Remy's task will be hard. Will he and play-by-play man Don Orsillo be able to resume the light-hearted moments inherent and necessary to on-air spontaneity? Will the smallest slip of the tongue be viewed as insensitivity and inappropriate? 

Am I Jerry Remy's biggest fan? No. But I respect his right to work and his right to live, to find whatever peace he can in "Man's Search for Meaning." 

Tuesday, January 21, 2014

Kershaw Deal Throws Sox into Dollar Quandary

If you want economy, you have to pay for it. It's a seller's market, and after Clayton Kershaw's 30 plus AAV (average annual value), the Red Sox must address the "Lester Problem". Lester's career trajectory had a speed bump in 2012, but he rebounded last season, particularly with post-season excellence.

At his best, Lester is an ace, but for most of the past five years, he performs at a number 2 level, averaging 204 innings, almost 15 wins, and a strikeout to walk ratio exceeding 2.5. As periodic readers know, K/BB ratios predict ERA better than ERA itself. The ability to strikeout batters helps pitchers escape trouble and keeping runners off base is the extension of the Sox OPS offensive philosophy.

Kershaw, of course is substantially younger than Lester, although even at age 25 he has almost 1200 innings under his belt. His ERA, WHIP, and K/BB ratio all exceed Lester's, although Lester's two World Series rings outpoint Kershaw's Cy Youngs.

Here are the Baseball-Reference statistics for the southpaws.

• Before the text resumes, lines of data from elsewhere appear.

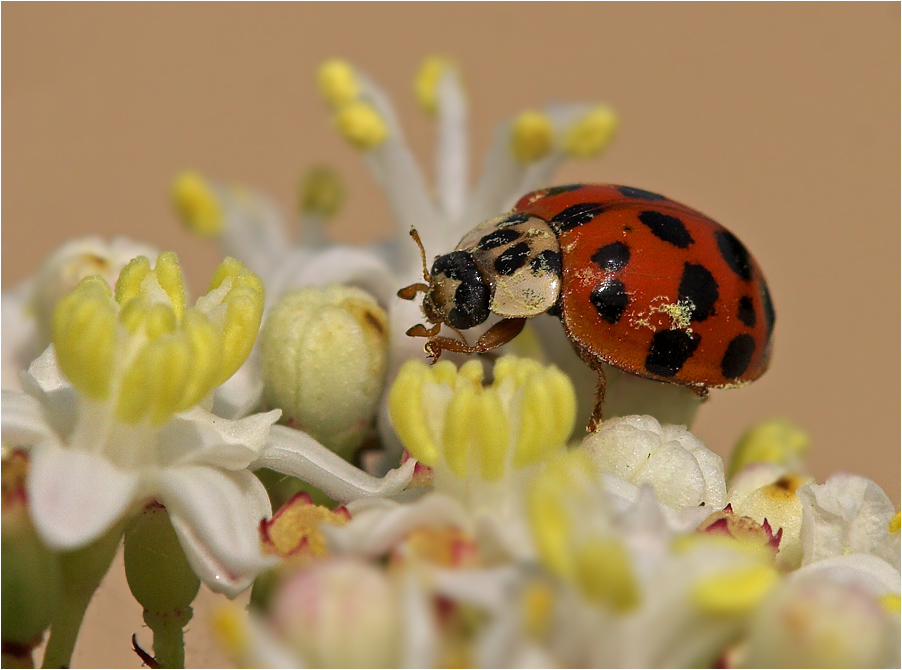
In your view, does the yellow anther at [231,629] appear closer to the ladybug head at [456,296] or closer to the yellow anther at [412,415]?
the yellow anther at [412,415]

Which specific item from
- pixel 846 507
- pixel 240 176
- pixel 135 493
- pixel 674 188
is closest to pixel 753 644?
pixel 846 507

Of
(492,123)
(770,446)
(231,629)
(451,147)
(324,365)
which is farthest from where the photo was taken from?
(492,123)

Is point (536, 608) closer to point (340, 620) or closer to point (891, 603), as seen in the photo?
point (340, 620)

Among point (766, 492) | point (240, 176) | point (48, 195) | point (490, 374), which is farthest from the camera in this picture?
point (240, 176)

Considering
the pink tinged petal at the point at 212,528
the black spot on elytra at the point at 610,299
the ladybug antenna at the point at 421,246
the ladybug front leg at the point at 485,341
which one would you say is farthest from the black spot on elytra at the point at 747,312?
the pink tinged petal at the point at 212,528

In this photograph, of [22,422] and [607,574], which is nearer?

Kershaw's (above) clearly outpoint Lester, with the Dodger lefty well on his way to Cooperstown numbers.

Therefore, the question becomes both AAV and years. Lester's previous cancer does make a difference, as lymphoma survivors have both higher rates of second malignancies and subtle immune impairments that make them more susceptible to infection. I'd strongly doubt that 100 by 5 will get it done, but I'll speculate that an early 25 by 5 will. Gambling that Henry Owens will become Kershaw is far from a sure thing.